### Text passage
------------------------------------------------
Too many managers have poor communication skills - and it shows.


 — May 11th, 2018

Too many managers have poor communication skills - and it shows.

A couple of months ago I wrote a blog suggesting that in my career I regularly observed internal communication covering for poor leadership. Let me explain what I mean by this in a little bit more detail.

In my experience, once colleagues are through that initial learning curve they are, with some exceptions, pretty damn competent at the job they do.

Indeed, I was often shocked at how good people are at the jobs you are asking them to do. However, for any business or team to be successful it is not just about individual competence it is about having a clear collective goal, and the team working together in pursuit of this goal such that the whole is greater than the sum of the parts.

Three key communication lessons for managing a crisis

In reality, this is the role of leadership and this is what great leaders do really well.

In any organization, there are many leaders from first line management through to the CEO.

There are many types and many attributes of great leaders but those that deliver sustained success recognize the importance of clarity (of purpose and vision) and live and breathe the culture and values (the way things are done around here).

They set an example in what they are trying to achieve and how they are trying to achieve it. They almost always have an inspirational quality that compels people to go that extra mile.

It is rarely the same quality but their individual quality has the same outcome in compelling others (Allan Leighton - charisma, straightforwardness; Steve Murrells - emotional intelligence, he’s someone special; Antonio Horta-Osario - charm, intellect and drive to succeed; Richard Pennycook - absolute clarity and assurance).
------------------------------------------------
### Exercise brief
Answer these questions from the blog post on managers' communication skills:
(a) What did the writer suggest in a blog written a couple of months earlier?
(b) In any organization, what range do leaders span?
(c) Which qualities are given for Richard Pennycook?
The lines after this point are separate material and have no connection to the blog post.

### Recorded data
------------------------------------------------
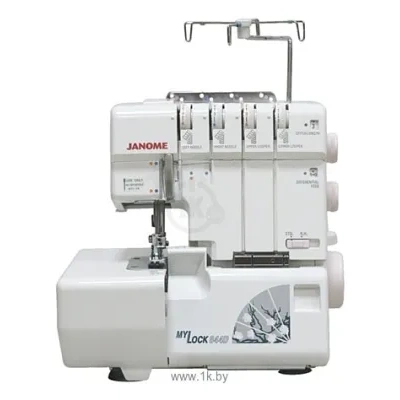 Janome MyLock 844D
------------------------------------------------
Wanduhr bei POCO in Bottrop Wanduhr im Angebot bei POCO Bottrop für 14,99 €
------------------------------------------------
### Response
(a) That over the writer's career, internal communication was regularly observed covering for poor leadership.
(b) From first line management through to the CEO.
(c) Absolute clarity and assurance.